Drop every picture, then print the rest of the listing exactly as given.

Collected material:
------------------------

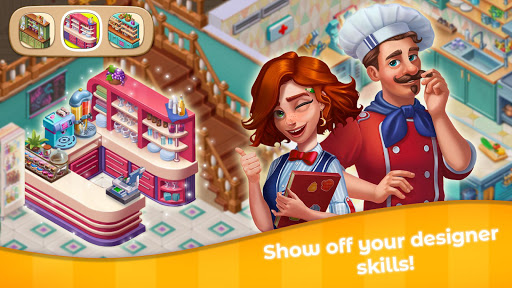 Grand Cafe Storyuff0dNew Puzzle Match-3 Game 2021 2.0.26.1 screenshots 5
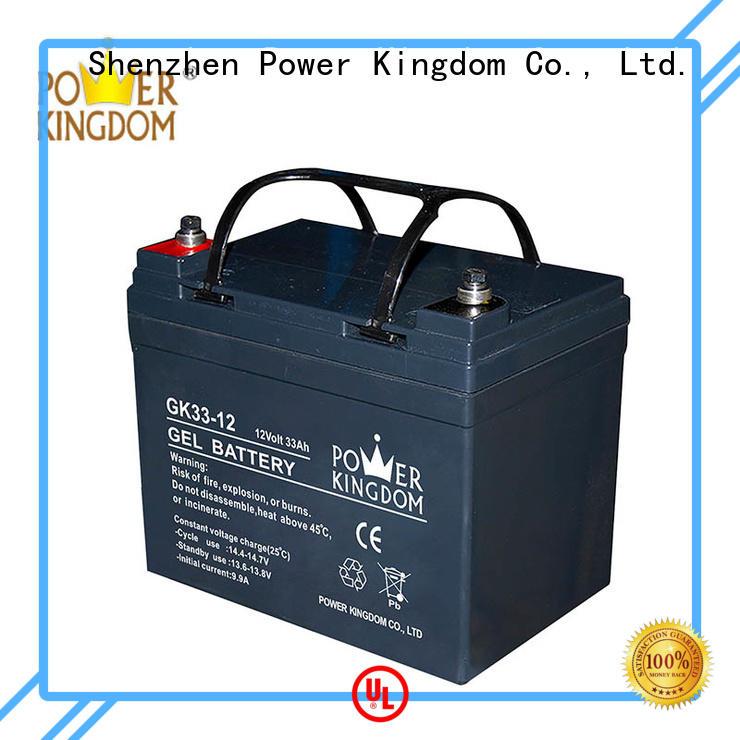 fine workmanship lead acid gel battery directly sale fire system
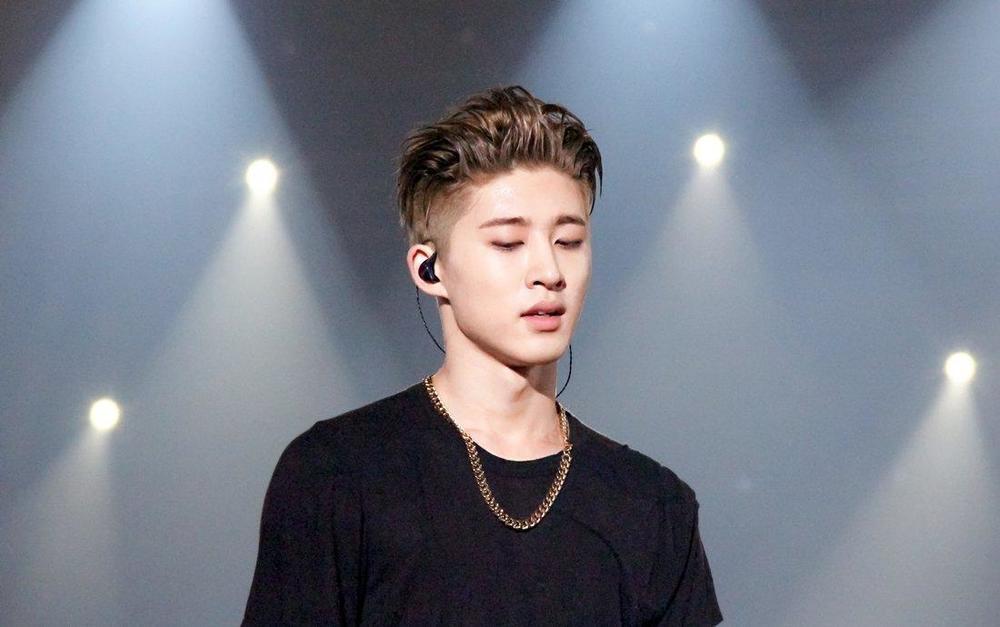 Fan than trách, cho rằng truyền thông, dư luận Hàn Quốc đã huỷ hoại sự nghiệp của nam idol tài năng. (Ảnh: Twitter)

------------------------

Response to the exercise:
 Grand Cafe Storyuff0dNew Puzzle Match-3 Game 2021 2.0.26.1 screenshots 5
 fine workmanship lead acid gel battery directly sale fire system
 Fan than trách, cho rằng truyền thông, dư luận Hàn Quốc đã huỷ hoại sự nghiệp của nam idol tài năng. (Ảnh: Twitter)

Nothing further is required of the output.